Una drammaturgia con tanti protagonisti nascosti nelle pieghe del testo. La vittima: “davvero lo avete fatto solo per il mio aspetto?”. I vigilantes nelle loro divise d’ordinanza che si volevano solo divertire: “mica volevamo ammazzarlo”; colpevoli non della morte di un uomo, ma del fatto che volevano divertirsi. Gli ignavi: “ho saputo di tuo figlio, mi dispiace, in che mondo viviamo”. La vita “che se ne va come un parassita che abbandona una carcassa che non serve più”. La morte, che non è più al centro della tragedia, non più il reato, la conseguenza di un gesto riprovevole, ma solo l’espediente per indagare la vita della vittima, per scovarne lati oscuri e, all’occorrenza, inventarne. I valori del cosiddetto uomo moderno, che dà un prezzo alla vita e della morte, fosse anche quantificata in lattine di birra.

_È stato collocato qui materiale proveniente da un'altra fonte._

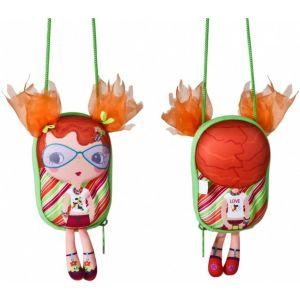 Okiedog Tiny Treasure Cross Shoulder Bag - Fashionista
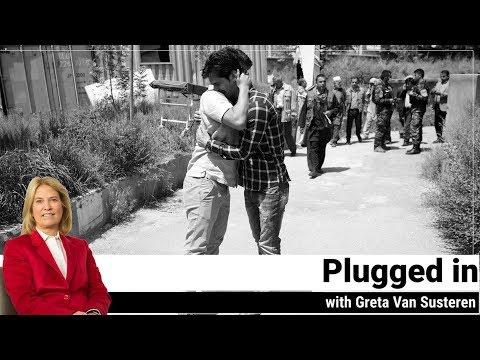 Plugged in With Greta Van Susteren - May 2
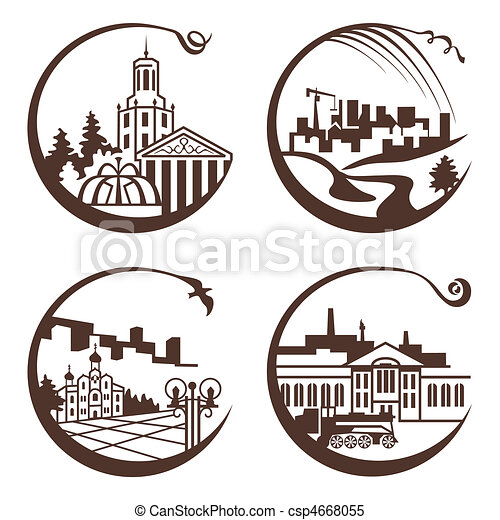 city graphic illustration - csp4668055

Il gruppo che diventa branco, che continua a infierire anche quando è evidente che sta colpendo un morto che non doveva permettersi di morire, ma che non doveva neanche permettersi di sperare. La manipolazione dell’informazione, che si concentra sui motivi, che contribuisce alla strumentalizzazione dell’oblio. L’oblio, individuale, che inneschiamo per proteggerci, e collettivo, che interi strati della società usano per allontanare da sé il giudizio per le colpe commesse. Un eventuale dio, che esiste in un altrove lontano dalla mente degli uomini. La speranza, quella che ti fa credere fino all’ultimo momento “adesso finiranno i colpi e tornerò a respirare”; mentre muori “per colpa tua” e “alla fine tutto dorme nell’oblio”.

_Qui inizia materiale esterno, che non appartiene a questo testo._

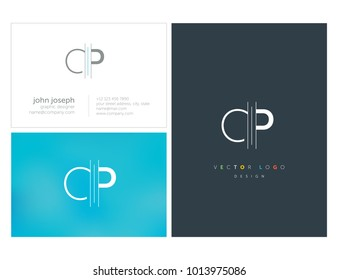 Letters C P, C & P joint logo icon with business card vector template.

Una storia frammentata, un alternarsi di voci, dai due fratelli ai vigilantes, ricostruita con un sapiente montaggio. Per tutti un solo attore, Vincenzo Pirrotta, in un monologo potente, dalla struttura narrativa non lineare, un flusso di coscienza, che Roberto Andò trasforma in un testo ancora più politico legandolo a un episodio inquietante della recente storia italiana.
“Il procuratore ha detto che un uomo non può morire per così poco, che non è giusto morire per una lattina di birra”. Era iniziato così, con la frase che il magistrato pronuncia alla fine della storia, “Storia di un oblio”, uno spettacolo che dura solo cinquanta minuti e che è esso stesso un colpo inferto allo spettatore. Cinquanta minuti di colpi: i primi li schivi, gli altri ti mettono a terra.

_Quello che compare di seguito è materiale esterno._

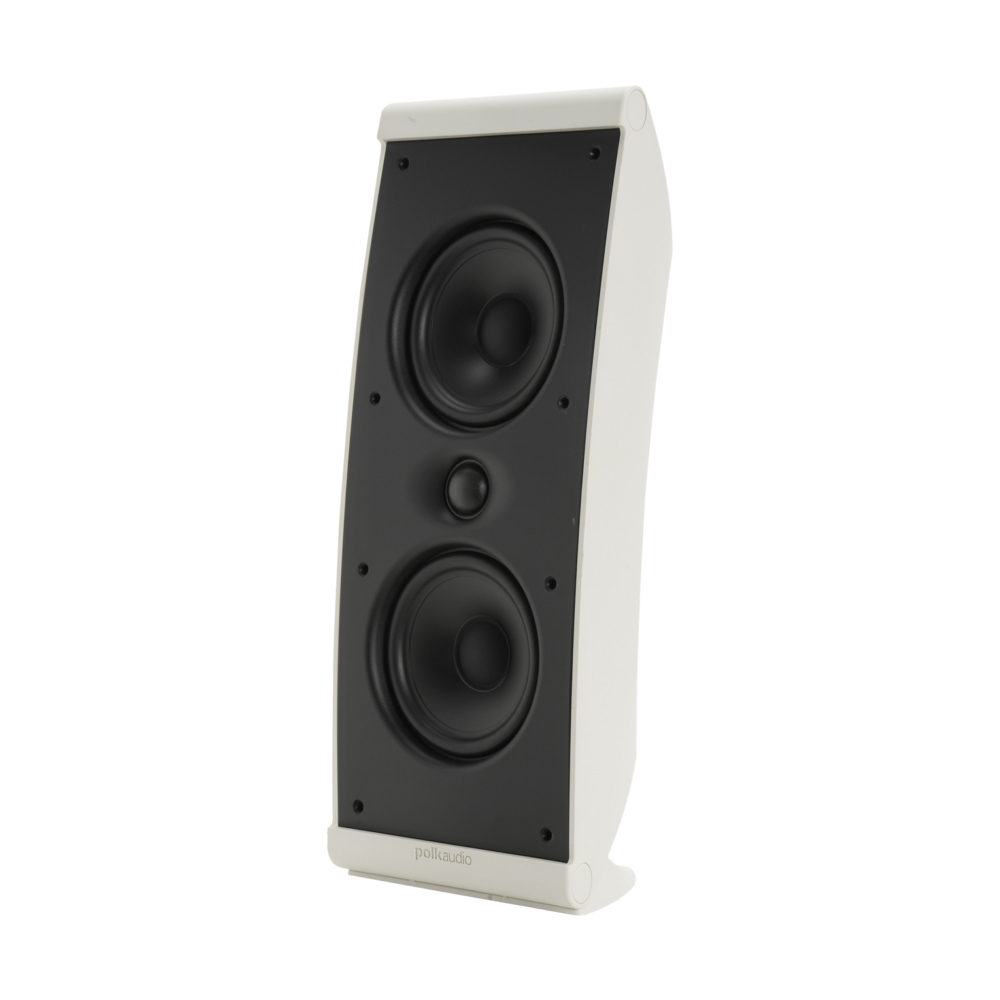 Polk Audio OWM-5-WH White High Performance Loudspeaker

Al termine, un lungo, commosso, patetico applauso da un pubblico che non ha detto nulla, non ha gridato “Bravo!”; che non riusciva a parlare, occhi fissi, labbra serrate, muscoli ancora tesi. Un pubblico che, lui sì, è tornato a respirare. Che si è attardato davanti a un palco ormai vuoto, al proprio posto, ancora in silenzio, senza grandi commenti. Che è uscito come in composta processione, senza il solito animato chiacchiericcio, senza feretro, lasciato nel luogo sacro del teatro, mentre l’anima di quel corpo martoriato usciva, a piccoli pezzi, come un’ombra, incollata a ogni singolo spettatore. Nera.
“Storia di un oblio” replica al teatro India di Roma fino a domenica 25 febbraio.